### Problem statement:
All lines from the line containing "genus: Eudorcas" up to and including the last line of the entries must be written out exactly, with no others.

[Saved entries]

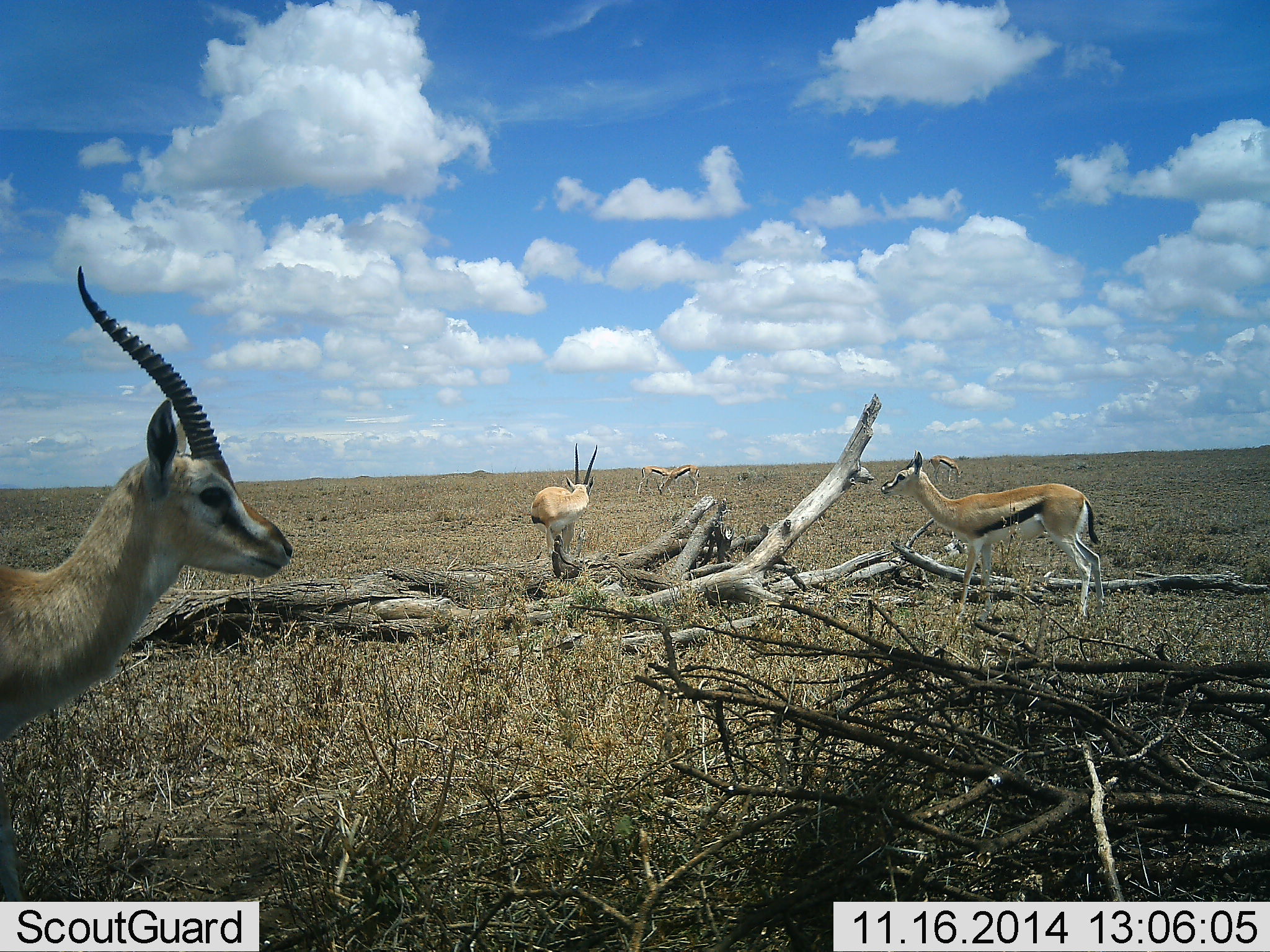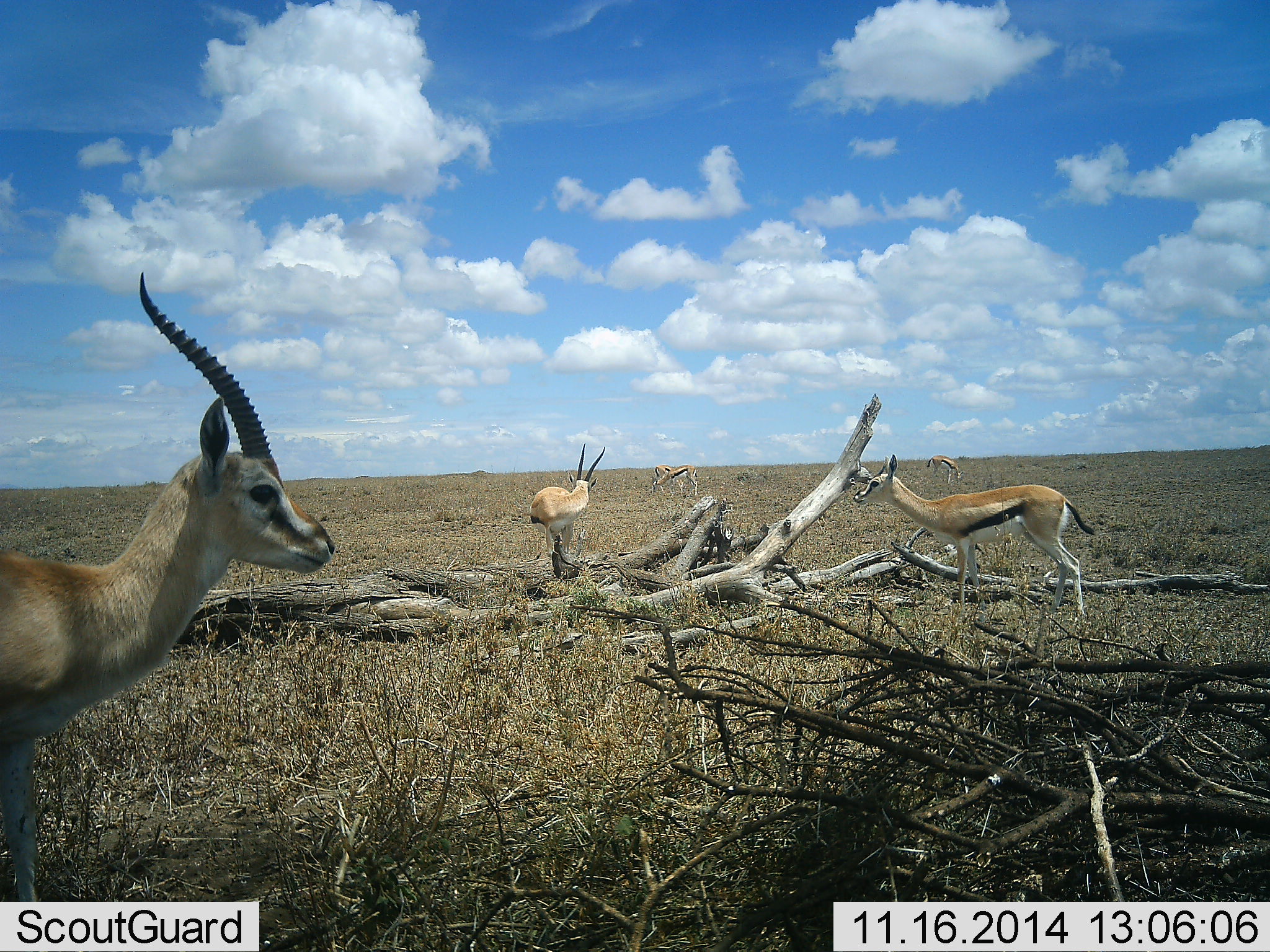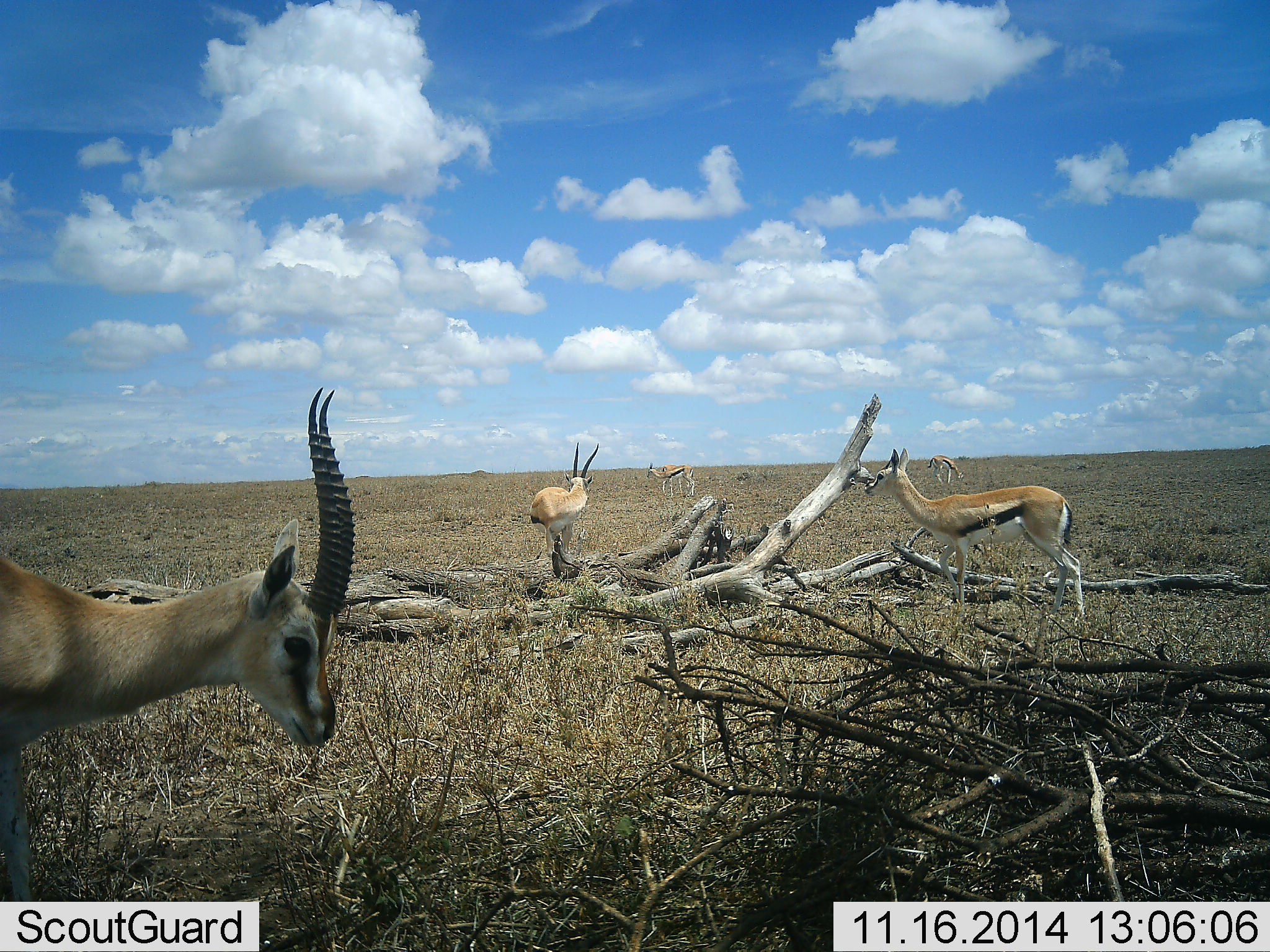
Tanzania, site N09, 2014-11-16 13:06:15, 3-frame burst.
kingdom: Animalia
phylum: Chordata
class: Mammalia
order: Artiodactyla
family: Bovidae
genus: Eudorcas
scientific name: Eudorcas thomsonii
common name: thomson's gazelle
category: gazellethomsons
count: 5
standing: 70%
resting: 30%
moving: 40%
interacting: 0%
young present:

### Solution to this exercise:
genus: Eudorcas
scientific name: Eudorcas thomsonii
common name: thomson's gazelle
category: gazellethomsons
count: 5
standing: 70%
resting: 30%
moving: 40%
interacting: 0%
young present:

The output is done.